Coletas de amostras da farinha usada no bolo apresentaram concentração de arsênio acima do normal. A quantidade da substância no organismo das vítimas também indicou intoxicação intencional.
A polícia apreendeu o celular de Deise e encontrou buscas por termos como "arsênio veneno", "veneno para o coração" e "veneno para humanos" feitas antes das mortes.
Antes, na fase de depoimentos, testemunhas relataram isolamento familiar e falas agressivas da nora contra a sogra. Para a polícia, Deise foi autora dos quatro homicídios (três pelo bolo envenenado e um pelo envenenamento de Paulo).

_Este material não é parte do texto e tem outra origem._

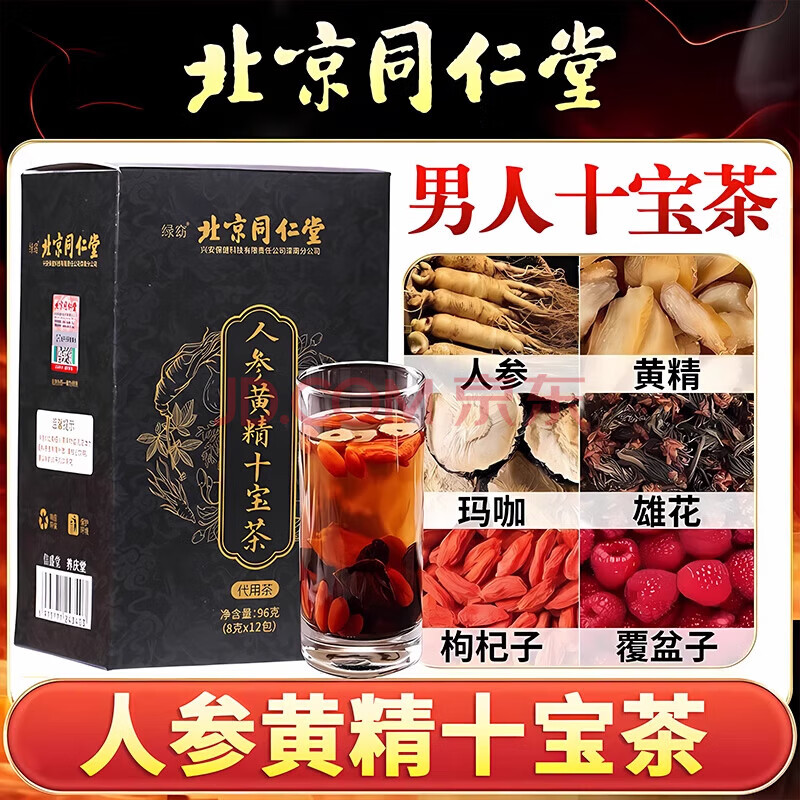 Beijing Tong Ren Tang Ginseng Polygonatum Ten Treasures Tea Men's Nourishing and Healthy Eucommia Male Flower Kudzu Root Wolfberry Mulberry Maca Raspberry One Box of Real Ingredients - 12 Bags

De acordo com a investigação, outro fato envolveu o filho de Deise, com nove anos, à época, e o marido Diego Silva dos Anjos, 41. Em dezembro, ambos passaram mal após tomarem um suco de manga contaminado. Para a Polícia Civil, Deise estaria tentando envenenar o marido nesse episódio, e atingiu sem querer o próprio filho. Os dois sobreviveram sem sequelas.
O inquérito que apurava a autoria das mortes foi concluído depois que Deise foi encontrada morta, na manhã do dia 13 de fevereiro, na Penitenciária Estadual Feminina de Guaíba. Segundo a polícia, o corpo de Deise apresentava sinais de enforcamento. O Código Penal prevê a extinção da punibilidade por morte do agente. Por isso, não houve indiciamento nem responsabilização.